*** Opening of Reading passage ***
A Developing Paradigm
The CBD’s Programme of Work on Protected Areas, which aims to establish an ecologically-representative network of protected areas around the world, is generally agreed to have been one of the most successful CBD programs46 and a ray of hope amidst the generally bleak news about the maintenance of biodiversity.9 But these protected areas, designated quickly and sometimes casually by governments, remain far from secure.47 Some simply lose their protections when more immediately profitable opportunities come along,48 as in Ethiopia where huge swathes of the Gambella National Park, home to one of the three largest mammal migrations on the planet, are being sold off for biofuel development.49 Others are degraded through more subtle and unofficial channels, by creeping conversion or poaching.
One problem for those working to develop, consolidate, and defend a protected area system is that the debate is often framed in terms of wildlife needs versus human needs and the cultural and ethical reasons for protecting biodiversity for its own sake are often pitched against the immediate and more profitable options such as cattle-raising, biofuel production, or a new hydroelectric dam. On a more local scale, the debate often comes down to local food production versus the protection of natural ecosystems. Communities are, on the whole, well aware of the environmental services from natural ecosystems50 but have other pressing priorities, such as getting enough food to eat. By recognizing that protected areas are not just a resource for biodiversity and recreation but also by far the world’s largest repository of ecosystem services, we can change the game, bringing in new partners, stronger political arguments, and perhaps new sources of funding.
*** Close of Reading passage ***
*** Opening of Records shown ***
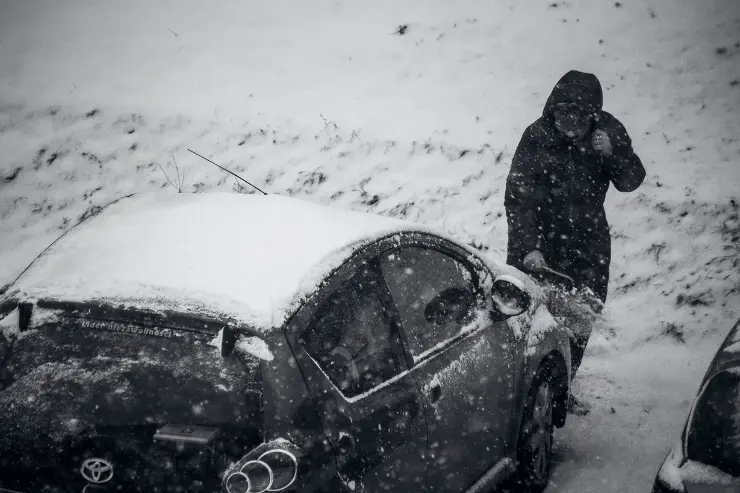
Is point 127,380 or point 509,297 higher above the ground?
point 509,297

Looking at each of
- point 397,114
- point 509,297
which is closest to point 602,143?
point 509,297

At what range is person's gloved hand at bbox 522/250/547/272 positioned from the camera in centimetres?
470

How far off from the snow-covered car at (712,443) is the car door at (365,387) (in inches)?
41.2

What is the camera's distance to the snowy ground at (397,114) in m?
6.55

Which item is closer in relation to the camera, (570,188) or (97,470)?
(97,470)

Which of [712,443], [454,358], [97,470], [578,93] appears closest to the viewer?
[97,470]

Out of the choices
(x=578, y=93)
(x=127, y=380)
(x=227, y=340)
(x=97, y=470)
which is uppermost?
(x=578, y=93)

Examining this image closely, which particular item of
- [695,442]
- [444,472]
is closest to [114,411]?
[444,472]

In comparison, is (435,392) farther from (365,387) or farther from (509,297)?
(509,297)

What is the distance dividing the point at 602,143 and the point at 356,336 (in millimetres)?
3271

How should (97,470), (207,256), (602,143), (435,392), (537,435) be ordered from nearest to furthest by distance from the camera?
(97,470) → (207,256) → (435,392) → (537,435) → (602,143)

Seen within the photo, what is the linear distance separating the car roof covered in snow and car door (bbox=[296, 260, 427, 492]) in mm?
168

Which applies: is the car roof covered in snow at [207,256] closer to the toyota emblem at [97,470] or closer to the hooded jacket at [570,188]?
the toyota emblem at [97,470]

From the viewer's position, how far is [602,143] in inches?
192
*** Close of Records shown ***
*Work required:* In the passage on protected areas, what are large parts of Ethiopia's Gambella National Park being sold off for?

*Task output:* Biofuel development.